I'd be praying along, "Lord, I just want to you bless my family, shower us with your bountiful goodness. I pray that you would grant me more patience and peace, especially when I'm watching football. I also pray that... that... zzzzzz." It was uncanny. Every single time I tried to pray like I thought I was supposed to pray, my mind would start to wander, then my head would grow heavy, and then I would be out like a light.
Falling asleep whilst praying isn't the kind of thing you would take a lot of pride in admitting--especially if you're a pastor. But everything changed for me when I started thinking about prayer in a different way. In fact, it's made my prayer life much more vibrant and I no longer doze off when I'm doing it.

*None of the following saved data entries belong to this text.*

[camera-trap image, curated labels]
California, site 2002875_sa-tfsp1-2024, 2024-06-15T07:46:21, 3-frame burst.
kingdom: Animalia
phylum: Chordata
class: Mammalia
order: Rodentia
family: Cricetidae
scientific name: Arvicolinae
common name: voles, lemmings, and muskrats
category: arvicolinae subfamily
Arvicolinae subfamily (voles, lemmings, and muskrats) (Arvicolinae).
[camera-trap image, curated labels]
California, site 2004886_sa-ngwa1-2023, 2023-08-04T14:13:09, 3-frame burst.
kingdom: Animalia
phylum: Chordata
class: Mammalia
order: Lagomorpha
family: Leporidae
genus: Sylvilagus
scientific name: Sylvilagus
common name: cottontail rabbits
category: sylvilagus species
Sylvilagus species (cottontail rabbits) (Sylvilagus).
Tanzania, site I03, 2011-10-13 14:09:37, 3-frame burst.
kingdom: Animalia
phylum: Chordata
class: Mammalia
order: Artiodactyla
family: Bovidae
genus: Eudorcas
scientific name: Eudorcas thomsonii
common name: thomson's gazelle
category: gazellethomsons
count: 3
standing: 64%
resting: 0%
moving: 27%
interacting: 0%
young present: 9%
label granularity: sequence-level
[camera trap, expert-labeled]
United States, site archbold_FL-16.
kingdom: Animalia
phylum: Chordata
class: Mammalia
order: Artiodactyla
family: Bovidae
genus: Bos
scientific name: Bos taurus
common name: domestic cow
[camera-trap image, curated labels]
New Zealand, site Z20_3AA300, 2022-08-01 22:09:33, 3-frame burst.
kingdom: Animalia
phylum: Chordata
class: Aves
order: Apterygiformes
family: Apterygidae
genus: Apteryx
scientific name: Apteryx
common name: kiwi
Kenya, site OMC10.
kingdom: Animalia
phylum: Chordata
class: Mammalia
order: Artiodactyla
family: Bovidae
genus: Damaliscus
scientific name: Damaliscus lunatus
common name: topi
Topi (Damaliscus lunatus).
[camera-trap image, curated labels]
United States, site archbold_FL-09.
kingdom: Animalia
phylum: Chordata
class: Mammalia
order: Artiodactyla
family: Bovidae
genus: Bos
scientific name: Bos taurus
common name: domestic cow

I came to the realization that I was missing the point with my prayer life, and that prayer was so much more than me just asking God for things. Pastor and author Brian Zahnd puts it like this, "The primary purpose of prayer is not to get God to do what we think God ought to do, but to be properly formed."
In the Gospel of Luke 11:1-2 we find this interesting exchange between Jesus and his disciples--an exchange that absolutely transformed the world: "Now Jesus was praying in a certain place, and when he finished, one of his disciples said to him, 'Lord teach us to pray as John taught his disciples.' And he said to them, 'When you pray, say...'" And then Jesus goes on to teach them the Lord's Prayer.
Rabbis in the ancient world wouldn't give their disciples theories of prayer, or an open-ended exhortation like, "Just tell God what's on your heart." They would give them a prayer they had composed. The idea was that in order to learn to pray well, and to have your prayer life become transformational, you prayed a prayer written by someone wiser.
I'm still allowing myself to be shaped by this idea of prayer. I think that it's important to tell God what I need, to offer my thanks for what he's given me, to pray for other people's needs, and to even share with God my desires. The Apostle Paul advocated for this kind of relational conversation with God when he said, "Rejoice always, pray without ceasing, give thanks in all circumstances..." (1 Thess 5:16-17)
If I want prayer to form me, however, then I need to approach it differently. It needs to be more than me simply asking God for things--not that I should feel at all bad about my personal conversations with God, because I shouldn't. If I want to grow more fully as a follower of Jesus, my prayer life also needs to be flavored with intentionality, shaped by the words of Christ, guided by the ancient prayers of the psalmists, and the prayers and poems written by people far wiser than me.
So today I want to invite you to enter into this way of thinking about prayer and pray with me the prayer Jesus taught to his disciples: "Our Father who art in heaven. Hallowed be thy name. Thy kingdom come, thy will be done on earth as it is in heaven. Give us this day our daily bread and forgive us our debts as we forgive our debtors. Lead us not into temptation, but deliver us from evil. For thine is the kingdom, and the power, and the glory forever. Amen."